A very different character was Captain Julius Green, a Jewish dentist from Glasgow. He described himself as “a devout and practising coward, a short-sighted, flat-footed dentist with a tendency to overweight”. This may have been camouflage. Green was not only a fine dentist, but he was also a secret agent for British intelligence. Patients tend to confide in dentists, the German ones included, and ‘Toothy’ Green became one of the most prolific coded letter-writers of the war. Somewhat improbably, the unmarried dentist also became an unofficial counsellor, advising his patients on their romantic and marital anxieties. After the war Julius Green returned to a dental practice in Glasgow, his personal history largely unknown until he published From Colditz in Code in 1971.
Envoi
I was delighted to have an opportunity to visit Colditz in 2005. Susie and I had driven from Lyon to stay with cousins in Munich, and thence on to Prague. After a brief visit to the magnificently rebuilt Dresden, we arrived in Colditz in the late afternoon, discovered the only hotel in town was full, and ate a hearty Saxon meal in the restaurant which we shared with the local male voice choir.

At Colditz August 2005
In the morning we did the Colditz Castle tour with a package tour of British men, all vying to show off their knowledge of Colditz escaping and escapers.

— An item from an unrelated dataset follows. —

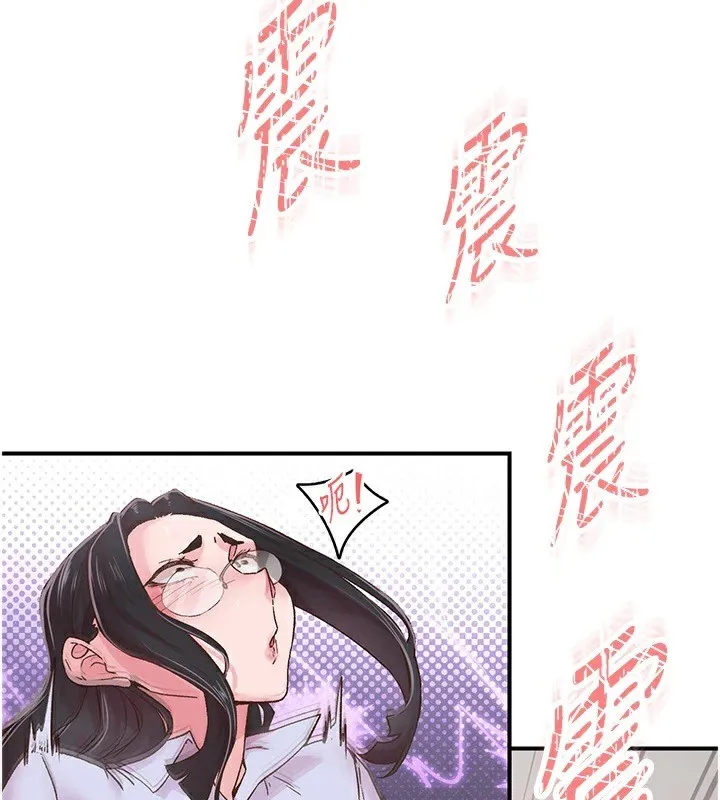 下一颤，性福-第6話-屁股裡噴出的未知物 - 图片 99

Just looking at the entrance to the famous French tunnel brought on claustrophobia. The dominant impression was the height of the castle buildings, and the smallness of the gloomy and sunless courtyard where the prisoners spent much of their time. And then we came away, well equipped with both civilian clothing and papers, to make our way to Magdeburg. There was talk in 2005 of turning the castle into a kind of theme park, which British package holiday-makers would try to escape from. I don’t know if that ever happened.